__Excerpt provided__
══════
There are features in your app that, if they were to fail, would have little to no consequence to your users, your liability, or your bottom line. There are others that would be catastrophic. You can and should be smarter with your code coverage tools. Please consider doing something other than blindly applying the default threshold to every project and every file.

Never spend six minutes doing something by hand when you can spend six hours failing to automate it - Zhuowei Zhang

In keeping with the theme of return on investment, I do believe developers forget that automated code-based tests are not the only way to test a feature or code. If you’re building a web-based application, there are tools like Selenium and Cypress. If you’re testing a mobile app or a desktop app there are other options available. Typically these tools don’t measure code coverage.

There is also the old fashioned way, which involves a physical user going through the motions of verifying the feature or code works by hand. Consider the amount of time it takes to write automated tests for a particular feature set versus the time it would take to manually test the same thing.

For example, if you can write automated tests in four hours (4 X 60 = 240 minutes),and manually test the same features in 20 minutes from start to finish, with a very rough back of the napkin math, you’d potentially see a return on investment after 12 releases/deployments of that software.

There are other costs involved that we’re intentionally not factoring, i.e. cost of the person who manually executes the test, the potential fallibility of humans versus code, the cloud costs of running these tests in your pipeline. Even without those values it is easy to appreciate that automated tests provide benefits in this use case through the economies of scale. Depending on the feature and the critical nature of that application, it’s common to have testing for the same feature in multiple places such as automated and manual testing.

Sometimes a particular feature is very hard to generate an automated test for, it might be less time consuming to test it manually, even considering scale. I’ve lost track of the tasks I’ve been assigned where writing the test was significantly more difficult than writing the code. The same math applies—imagine an automated test that takes 16 hours (two days) X 60 minutes = 960 minutes of effort to write an automated test. Compare that to testing the same feature manually, and it might require only five minutes. You would need 192 deployments before you’ll see a return on investment from that automated test.

There’s a lot of sub-optimal code out there. Your automated tests can only be as good as the code that it is used to validate. Your whole test strategy is only worth as much as the features that they validate. Adding a code coverage tool to a sub-optimal code base with the hopes that it will magically improve the quality of your application will not work. It’s also likely to make it a lot harder for your development team to make it better.

If there is anything I hope to convey is that the way your code is structured has a strong correlation on how accurate your code coverage data is. I have verifiable proof at the end of this article why that is.

I did an obligatory Google search in the hope I could find some scientifically-proven reasoning behind the default threshold value of 80%. Alas I came up empty.
══════
__Set exercise__
Which two tools does the code coverage excerpt name for testing web-based applications?

__Record list__
══════
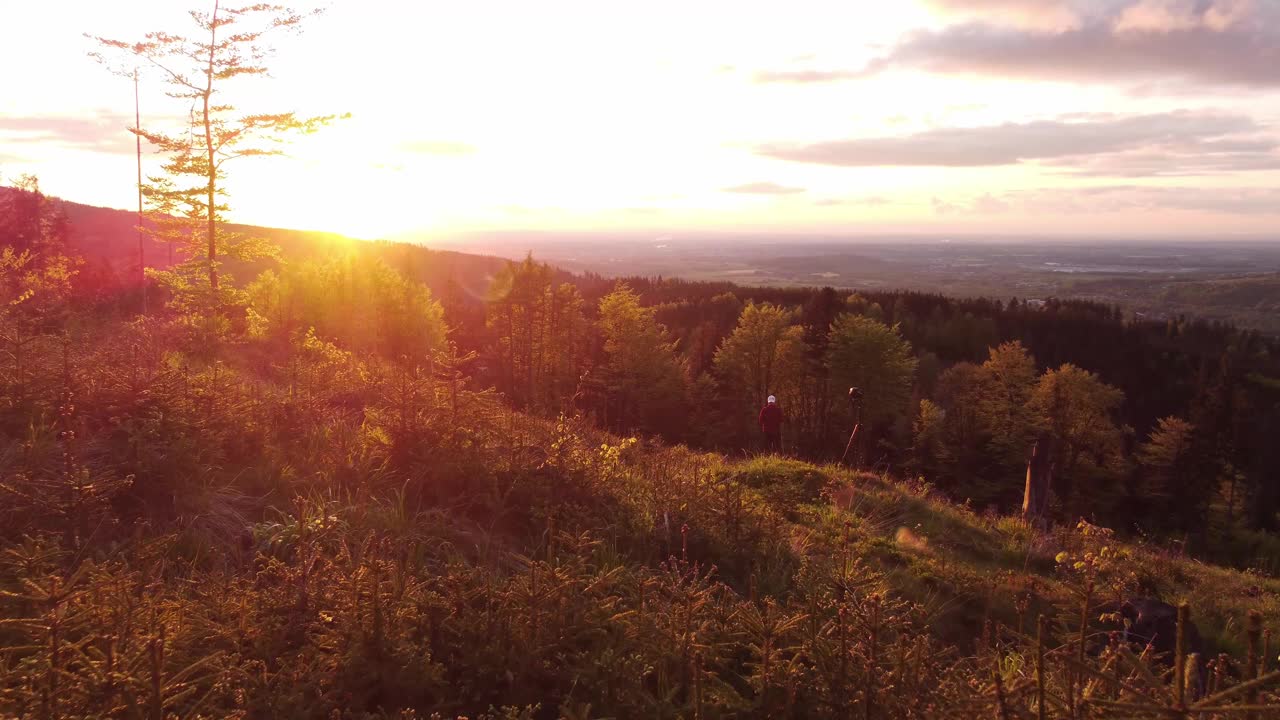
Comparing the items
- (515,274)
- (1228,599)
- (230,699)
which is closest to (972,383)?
(515,274)

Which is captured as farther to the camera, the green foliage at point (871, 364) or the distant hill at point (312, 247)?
the distant hill at point (312, 247)

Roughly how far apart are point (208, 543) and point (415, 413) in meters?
2.37

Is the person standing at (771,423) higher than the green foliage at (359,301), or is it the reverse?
the green foliage at (359,301)

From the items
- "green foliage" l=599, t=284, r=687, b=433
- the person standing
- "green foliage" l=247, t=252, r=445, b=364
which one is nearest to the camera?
the person standing

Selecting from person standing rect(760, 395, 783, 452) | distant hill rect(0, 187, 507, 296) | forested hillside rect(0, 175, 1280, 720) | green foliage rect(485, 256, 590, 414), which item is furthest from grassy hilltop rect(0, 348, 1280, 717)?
distant hill rect(0, 187, 507, 296)

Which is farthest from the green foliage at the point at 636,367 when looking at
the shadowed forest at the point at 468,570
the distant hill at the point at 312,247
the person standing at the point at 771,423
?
the distant hill at the point at 312,247

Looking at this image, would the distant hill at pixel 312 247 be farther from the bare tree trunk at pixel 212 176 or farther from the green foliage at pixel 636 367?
the bare tree trunk at pixel 212 176

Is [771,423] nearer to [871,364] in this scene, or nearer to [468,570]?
[468,570]

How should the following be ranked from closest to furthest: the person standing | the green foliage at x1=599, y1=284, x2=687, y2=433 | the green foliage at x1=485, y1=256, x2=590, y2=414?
the person standing
the green foliage at x1=599, y1=284, x2=687, y2=433
the green foliage at x1=485, y1=256, x2=590, y2=414

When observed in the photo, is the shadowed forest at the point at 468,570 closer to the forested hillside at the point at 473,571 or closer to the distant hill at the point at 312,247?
the forested hillside at the point at 473,571

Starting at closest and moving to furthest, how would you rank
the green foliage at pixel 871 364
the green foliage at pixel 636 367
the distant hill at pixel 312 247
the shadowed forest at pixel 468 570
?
the shadowed forest at pixel 468 570 < the green foliage at pixel 871 364 < the green foliage at pixel 636 367 < the distant hill at pixel 312 247

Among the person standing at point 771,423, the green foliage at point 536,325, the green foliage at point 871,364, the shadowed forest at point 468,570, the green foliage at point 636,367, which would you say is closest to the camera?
the shadowed forest at point 468,570

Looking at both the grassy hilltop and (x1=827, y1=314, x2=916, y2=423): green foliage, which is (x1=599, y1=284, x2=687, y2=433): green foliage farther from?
the grassy hilltop

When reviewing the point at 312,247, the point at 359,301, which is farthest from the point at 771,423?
the point at 312,247
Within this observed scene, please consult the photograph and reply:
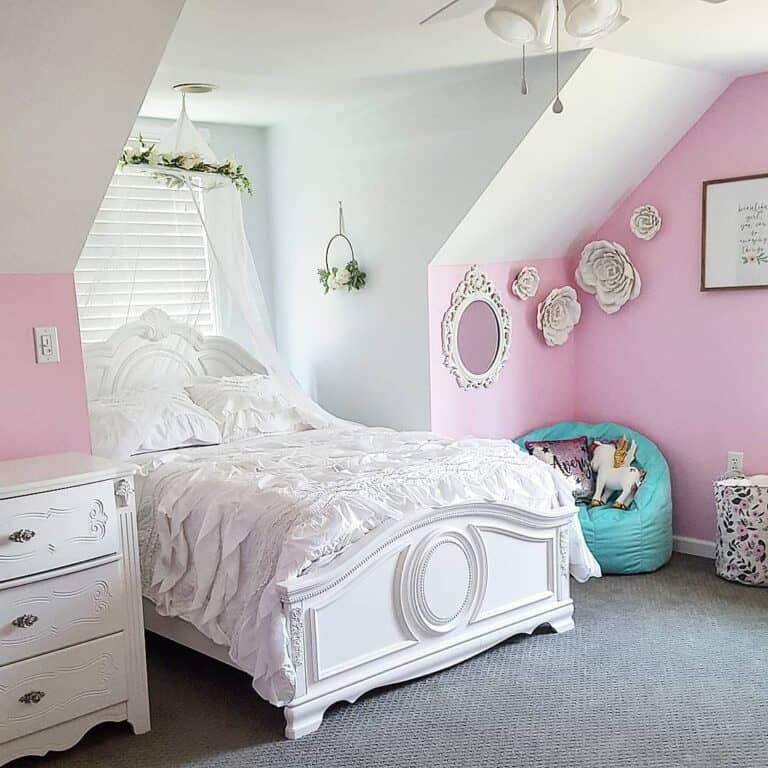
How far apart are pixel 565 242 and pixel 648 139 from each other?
71 centimetres

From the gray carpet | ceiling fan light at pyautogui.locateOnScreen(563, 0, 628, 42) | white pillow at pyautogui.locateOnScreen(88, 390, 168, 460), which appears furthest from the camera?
white pillow at pyautogui.locateOnScreen(88, 390, 168, 460)

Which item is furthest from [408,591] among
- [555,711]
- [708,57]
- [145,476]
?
[708,57]

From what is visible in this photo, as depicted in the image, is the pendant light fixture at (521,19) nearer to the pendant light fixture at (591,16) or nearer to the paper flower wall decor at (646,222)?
the pendant light fixture at (591,16)

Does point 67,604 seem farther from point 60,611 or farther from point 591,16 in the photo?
point 591,16

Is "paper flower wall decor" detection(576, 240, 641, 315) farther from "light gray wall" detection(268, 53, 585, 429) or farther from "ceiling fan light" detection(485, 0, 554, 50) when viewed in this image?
"ceiling fan light" detection(485, 0, 554, 50)

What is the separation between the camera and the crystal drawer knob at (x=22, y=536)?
8.34ft

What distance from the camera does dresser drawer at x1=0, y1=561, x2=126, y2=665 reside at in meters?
2.57

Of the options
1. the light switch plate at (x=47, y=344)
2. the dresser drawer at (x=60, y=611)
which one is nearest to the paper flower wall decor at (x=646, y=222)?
the light switch plate at (x=47, y=344)

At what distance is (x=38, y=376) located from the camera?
9.78 feet

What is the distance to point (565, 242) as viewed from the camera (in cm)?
484

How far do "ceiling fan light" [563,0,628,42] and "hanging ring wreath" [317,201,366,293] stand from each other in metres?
2.33

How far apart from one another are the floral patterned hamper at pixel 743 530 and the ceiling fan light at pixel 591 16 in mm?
2381

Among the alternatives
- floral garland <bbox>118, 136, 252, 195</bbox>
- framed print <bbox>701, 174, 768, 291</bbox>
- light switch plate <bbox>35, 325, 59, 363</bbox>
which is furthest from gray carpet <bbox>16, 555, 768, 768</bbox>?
floral garland <bbox>118, 136, 252, 195</bbox>

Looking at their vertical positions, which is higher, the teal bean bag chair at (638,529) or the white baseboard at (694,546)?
the teal bean bag chair at (638,529)
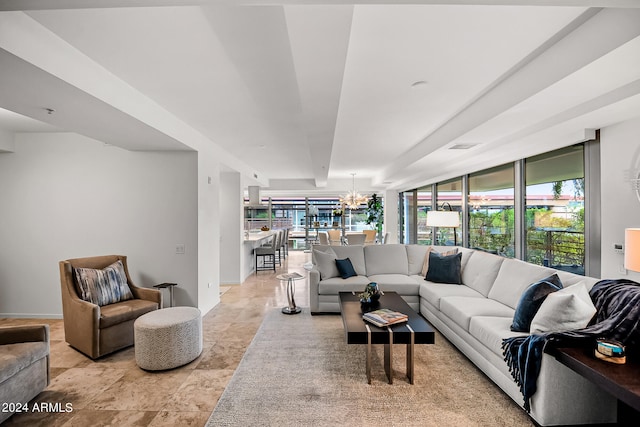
══════
__Exercise response__
Selenium and Cypress.